[Provided material]:
* Begin *
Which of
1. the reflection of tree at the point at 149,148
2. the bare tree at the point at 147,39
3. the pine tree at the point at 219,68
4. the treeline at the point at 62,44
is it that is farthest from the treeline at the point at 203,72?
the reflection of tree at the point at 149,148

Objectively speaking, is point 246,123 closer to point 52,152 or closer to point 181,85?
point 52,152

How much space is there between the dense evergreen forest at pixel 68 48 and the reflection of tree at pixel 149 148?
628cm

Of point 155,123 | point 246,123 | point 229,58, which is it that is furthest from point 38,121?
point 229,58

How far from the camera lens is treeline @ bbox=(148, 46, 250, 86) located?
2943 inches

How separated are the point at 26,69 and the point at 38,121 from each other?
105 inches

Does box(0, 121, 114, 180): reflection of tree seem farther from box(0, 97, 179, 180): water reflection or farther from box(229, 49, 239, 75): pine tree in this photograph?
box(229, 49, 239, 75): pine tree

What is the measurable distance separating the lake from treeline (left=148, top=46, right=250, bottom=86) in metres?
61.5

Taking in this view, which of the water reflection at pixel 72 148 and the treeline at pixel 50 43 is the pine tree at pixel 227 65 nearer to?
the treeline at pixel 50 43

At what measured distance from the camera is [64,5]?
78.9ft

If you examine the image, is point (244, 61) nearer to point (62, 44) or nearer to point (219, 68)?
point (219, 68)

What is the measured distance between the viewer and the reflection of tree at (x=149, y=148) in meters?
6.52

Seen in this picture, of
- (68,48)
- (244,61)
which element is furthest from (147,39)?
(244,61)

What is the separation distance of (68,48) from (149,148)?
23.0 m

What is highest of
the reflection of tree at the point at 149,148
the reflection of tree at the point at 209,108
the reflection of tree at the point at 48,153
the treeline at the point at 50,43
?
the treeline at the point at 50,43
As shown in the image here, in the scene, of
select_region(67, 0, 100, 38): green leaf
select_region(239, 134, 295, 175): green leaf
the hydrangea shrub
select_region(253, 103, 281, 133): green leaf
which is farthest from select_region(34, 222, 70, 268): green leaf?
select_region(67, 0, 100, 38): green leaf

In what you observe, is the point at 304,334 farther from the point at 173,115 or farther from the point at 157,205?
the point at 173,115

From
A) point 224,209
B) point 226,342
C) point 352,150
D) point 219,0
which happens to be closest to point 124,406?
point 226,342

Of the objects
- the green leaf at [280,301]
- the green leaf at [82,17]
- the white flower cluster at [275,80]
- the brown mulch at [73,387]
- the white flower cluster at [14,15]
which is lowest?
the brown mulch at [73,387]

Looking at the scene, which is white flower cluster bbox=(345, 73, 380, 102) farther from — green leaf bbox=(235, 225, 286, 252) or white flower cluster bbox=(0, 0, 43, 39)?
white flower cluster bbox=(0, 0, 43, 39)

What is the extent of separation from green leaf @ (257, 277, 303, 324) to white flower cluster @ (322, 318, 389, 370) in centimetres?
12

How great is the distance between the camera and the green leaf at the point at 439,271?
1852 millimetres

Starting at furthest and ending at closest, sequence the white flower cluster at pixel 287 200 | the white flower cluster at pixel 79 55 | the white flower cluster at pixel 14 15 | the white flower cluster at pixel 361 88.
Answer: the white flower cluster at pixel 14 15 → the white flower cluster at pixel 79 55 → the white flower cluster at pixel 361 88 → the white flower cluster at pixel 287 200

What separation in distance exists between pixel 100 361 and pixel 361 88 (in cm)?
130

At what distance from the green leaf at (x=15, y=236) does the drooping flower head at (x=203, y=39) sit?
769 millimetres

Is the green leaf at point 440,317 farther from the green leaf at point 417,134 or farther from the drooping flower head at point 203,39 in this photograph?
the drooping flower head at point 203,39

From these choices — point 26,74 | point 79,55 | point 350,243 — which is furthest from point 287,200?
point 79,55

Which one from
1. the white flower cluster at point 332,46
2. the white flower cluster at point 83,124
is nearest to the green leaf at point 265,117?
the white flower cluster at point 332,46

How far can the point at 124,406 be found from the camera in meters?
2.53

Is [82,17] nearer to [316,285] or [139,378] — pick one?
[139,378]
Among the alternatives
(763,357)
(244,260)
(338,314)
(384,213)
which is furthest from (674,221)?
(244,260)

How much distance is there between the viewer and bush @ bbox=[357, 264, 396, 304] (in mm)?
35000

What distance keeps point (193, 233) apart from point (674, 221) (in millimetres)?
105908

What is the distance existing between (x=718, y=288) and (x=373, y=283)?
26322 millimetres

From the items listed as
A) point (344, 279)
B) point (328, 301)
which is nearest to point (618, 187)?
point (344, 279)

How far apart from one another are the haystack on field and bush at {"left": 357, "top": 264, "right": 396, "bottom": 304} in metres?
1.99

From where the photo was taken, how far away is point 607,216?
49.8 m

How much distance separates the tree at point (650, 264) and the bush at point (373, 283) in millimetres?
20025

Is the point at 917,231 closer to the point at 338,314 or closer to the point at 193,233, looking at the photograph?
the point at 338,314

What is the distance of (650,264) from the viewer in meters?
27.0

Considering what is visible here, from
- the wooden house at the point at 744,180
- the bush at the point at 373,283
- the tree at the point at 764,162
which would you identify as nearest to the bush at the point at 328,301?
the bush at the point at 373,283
* End *
* Begin *
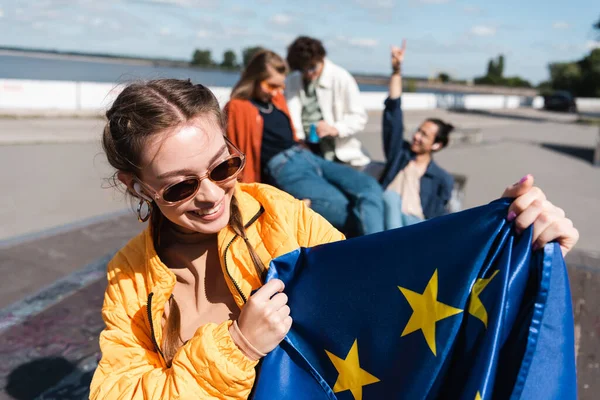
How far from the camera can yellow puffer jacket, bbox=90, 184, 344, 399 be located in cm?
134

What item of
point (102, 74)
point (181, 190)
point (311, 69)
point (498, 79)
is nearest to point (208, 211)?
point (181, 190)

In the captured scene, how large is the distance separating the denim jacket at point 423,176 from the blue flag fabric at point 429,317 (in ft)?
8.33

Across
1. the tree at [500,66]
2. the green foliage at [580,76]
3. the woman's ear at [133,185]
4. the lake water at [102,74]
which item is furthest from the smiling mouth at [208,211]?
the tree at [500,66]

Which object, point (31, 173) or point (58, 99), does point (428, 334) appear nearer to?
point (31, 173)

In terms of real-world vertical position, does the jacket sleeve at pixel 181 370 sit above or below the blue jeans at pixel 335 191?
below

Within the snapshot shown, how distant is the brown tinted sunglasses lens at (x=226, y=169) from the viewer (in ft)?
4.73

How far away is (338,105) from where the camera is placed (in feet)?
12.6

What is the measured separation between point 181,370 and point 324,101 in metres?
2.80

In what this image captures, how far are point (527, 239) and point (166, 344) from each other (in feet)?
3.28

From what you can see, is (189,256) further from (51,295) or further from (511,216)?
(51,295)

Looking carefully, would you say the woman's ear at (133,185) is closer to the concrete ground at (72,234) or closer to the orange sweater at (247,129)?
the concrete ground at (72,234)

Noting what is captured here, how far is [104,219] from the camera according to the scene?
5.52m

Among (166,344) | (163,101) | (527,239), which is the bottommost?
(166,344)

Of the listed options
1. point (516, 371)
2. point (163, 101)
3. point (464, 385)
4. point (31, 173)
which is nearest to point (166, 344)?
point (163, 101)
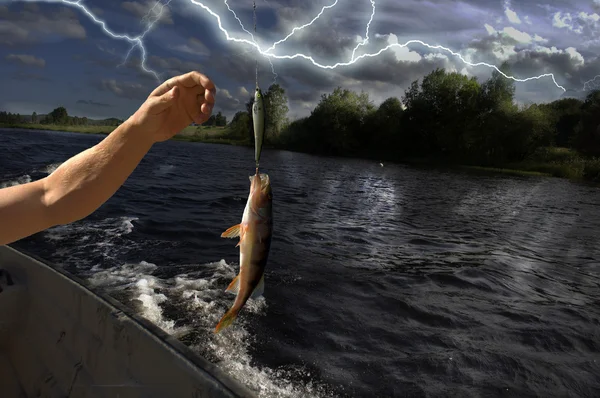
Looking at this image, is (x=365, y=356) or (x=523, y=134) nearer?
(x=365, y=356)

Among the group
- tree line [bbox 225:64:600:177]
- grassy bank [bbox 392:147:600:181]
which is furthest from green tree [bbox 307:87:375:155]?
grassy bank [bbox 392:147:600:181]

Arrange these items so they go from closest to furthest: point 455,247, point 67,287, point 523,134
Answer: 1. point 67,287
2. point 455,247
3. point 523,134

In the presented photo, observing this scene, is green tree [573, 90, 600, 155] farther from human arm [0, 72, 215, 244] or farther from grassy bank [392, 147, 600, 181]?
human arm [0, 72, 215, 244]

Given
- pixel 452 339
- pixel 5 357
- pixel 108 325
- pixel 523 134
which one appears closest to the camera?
* End *
* Begin *
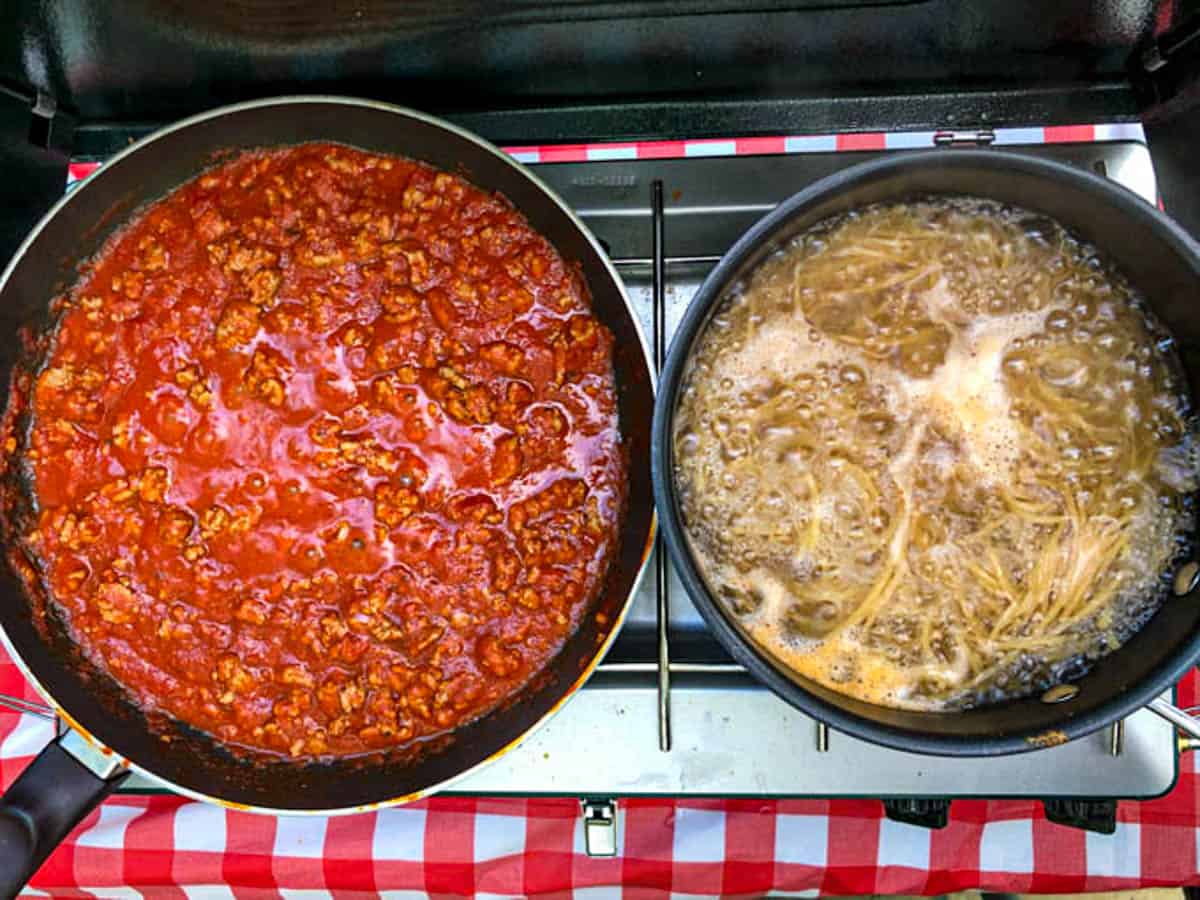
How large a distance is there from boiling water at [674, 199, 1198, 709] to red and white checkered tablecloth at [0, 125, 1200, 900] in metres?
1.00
* End *
[What the exercise asks]: Copy out the material word for word, beginning with the line containing "In terms of" and continuing through the line containing "3. point 523,134", and include both of those lines. Leave out any pictures.

[Written response]:
In terms of real-world vertical position, does the jacket sleeve at pixel 181 370 sit above or below the blue jeans at pixel 335 191?
below

Within the snapshot shown, how distant is the brown tinted sunglasses lens at (x=226, y=169) from the viewer (in ft)?
4.73

How far away is (338,105) from where the camera is placed (in feet)?
12.6

What is the measured separation between point 181,370 and point 324,101 in metres?
2.80

In what this image captures, how far are point (527, 239) and point (166, 344) from each other (in feet)?
3.28

From what you can see, is (189,256) further from (51,295) or further from (511,216)?
(51,295)

Looking carefully, would you say the woman's ear at (133,185) is closer to the concrete ground at (72,234) or closer to the orange sweater at (247,129)?
the concrete ground at (72,234)

Noting what is captured here, how far is [104,219] from the camera according to the scene?
5.52m

Among (166,344) | (163,101) | (527,239), which is the bottommost?
(166,344)

Of the listed options
1. point (516, 371)
2. point (163, 101)
3. point (464, 385)
4. point (31, 173)
which is nearest to point (166, 344)?
point (163, 101)
Looking at this image, is (x=365, y=356) or (x=523, y=134) nearer?
(x=365, y=356)

Among the group
- tree line [bbox 225:64:600:177]
- grassy bank [bbox 392:147:600:181]
which is furthest from green tree [bbox 307:87:375:155]?
grassy bank [bbox 392:147:600:181]

Arrange these items so they go from closest to furthest: point 455,247, point 67,287, point 523,134
Answer: 1. point 67,287
2. point 455,247
3. point 523,134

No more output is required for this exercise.